The bus was just three years old and had passed its road safety text last April, while the driver had a 10-year accident-free record.

Preliminary probes suggested the bus made contact – at an angle – with the articulated lorry ahead of it on the motorway. But investigators at the scene said they were still investigating how the vehicles caught fire and burned so quickly.

"The heat development must have so strong that nothing flammable remained on bus, only the steel components are still recognisable," said federal transport minister Alexander Dobrindt. "You can only imagine what that meant for people on the bus."

Smouldering fire

Chancellor Angela Merkel expressed her condolences to the relatives of the victims, her thanks to rescue crews, and wished the survivors a speedy recovery.

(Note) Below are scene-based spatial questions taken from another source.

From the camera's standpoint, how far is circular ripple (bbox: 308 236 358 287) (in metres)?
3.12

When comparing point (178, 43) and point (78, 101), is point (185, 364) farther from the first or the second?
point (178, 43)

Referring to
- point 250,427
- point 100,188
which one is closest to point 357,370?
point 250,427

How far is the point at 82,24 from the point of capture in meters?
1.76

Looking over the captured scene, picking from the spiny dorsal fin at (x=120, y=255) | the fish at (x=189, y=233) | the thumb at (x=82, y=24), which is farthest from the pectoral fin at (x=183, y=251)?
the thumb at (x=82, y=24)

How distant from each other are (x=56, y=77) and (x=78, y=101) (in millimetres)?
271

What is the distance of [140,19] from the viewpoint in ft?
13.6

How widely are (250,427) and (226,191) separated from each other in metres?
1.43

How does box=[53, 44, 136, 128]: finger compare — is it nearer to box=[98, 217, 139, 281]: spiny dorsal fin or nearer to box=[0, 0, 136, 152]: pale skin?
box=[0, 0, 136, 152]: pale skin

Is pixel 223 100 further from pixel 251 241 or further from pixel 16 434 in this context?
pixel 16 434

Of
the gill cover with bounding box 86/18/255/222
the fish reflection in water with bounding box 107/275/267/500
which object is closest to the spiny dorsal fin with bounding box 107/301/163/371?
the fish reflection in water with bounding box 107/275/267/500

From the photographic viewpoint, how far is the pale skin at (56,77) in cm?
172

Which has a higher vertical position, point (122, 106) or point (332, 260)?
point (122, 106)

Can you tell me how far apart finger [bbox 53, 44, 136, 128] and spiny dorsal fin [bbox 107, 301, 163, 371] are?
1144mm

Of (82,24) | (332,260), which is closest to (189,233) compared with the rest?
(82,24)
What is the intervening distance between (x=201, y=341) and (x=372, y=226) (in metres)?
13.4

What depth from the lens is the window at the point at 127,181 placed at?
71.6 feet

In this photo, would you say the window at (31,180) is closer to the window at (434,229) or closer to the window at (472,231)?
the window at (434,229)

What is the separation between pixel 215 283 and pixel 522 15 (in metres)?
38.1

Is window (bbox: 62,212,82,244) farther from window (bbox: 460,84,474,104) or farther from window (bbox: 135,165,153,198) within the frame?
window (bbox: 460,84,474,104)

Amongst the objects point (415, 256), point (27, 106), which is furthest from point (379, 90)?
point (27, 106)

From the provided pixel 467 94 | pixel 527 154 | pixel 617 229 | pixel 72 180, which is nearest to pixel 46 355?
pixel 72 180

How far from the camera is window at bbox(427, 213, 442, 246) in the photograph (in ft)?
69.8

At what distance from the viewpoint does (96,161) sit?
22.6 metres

Leading German accident investigators suggested from preliminary analysis of the crash scene that, rather than a collision and fire, it was more likely that a smouldering fire made its way through the bus wiring before the driver noticed.

"The bus was on the hard shoulder so the driver must have tried to do something," said Siegfried Brockman, a leading insurance investigator. Noting charred elements on the road behind the vehicle, he added: "I think the bus was burning before the collision, perhaps there was a fire in the engine area."

His theory is that the bus driver noticed the fire, and tried to get as many people out of the bus before it spread to the petrol tank and caused an inferno, killing the driver and 17 others.

Other crash investigators disagreed, suggesting a collision between the two vehicles may have caused a short circuit and fire on the bus.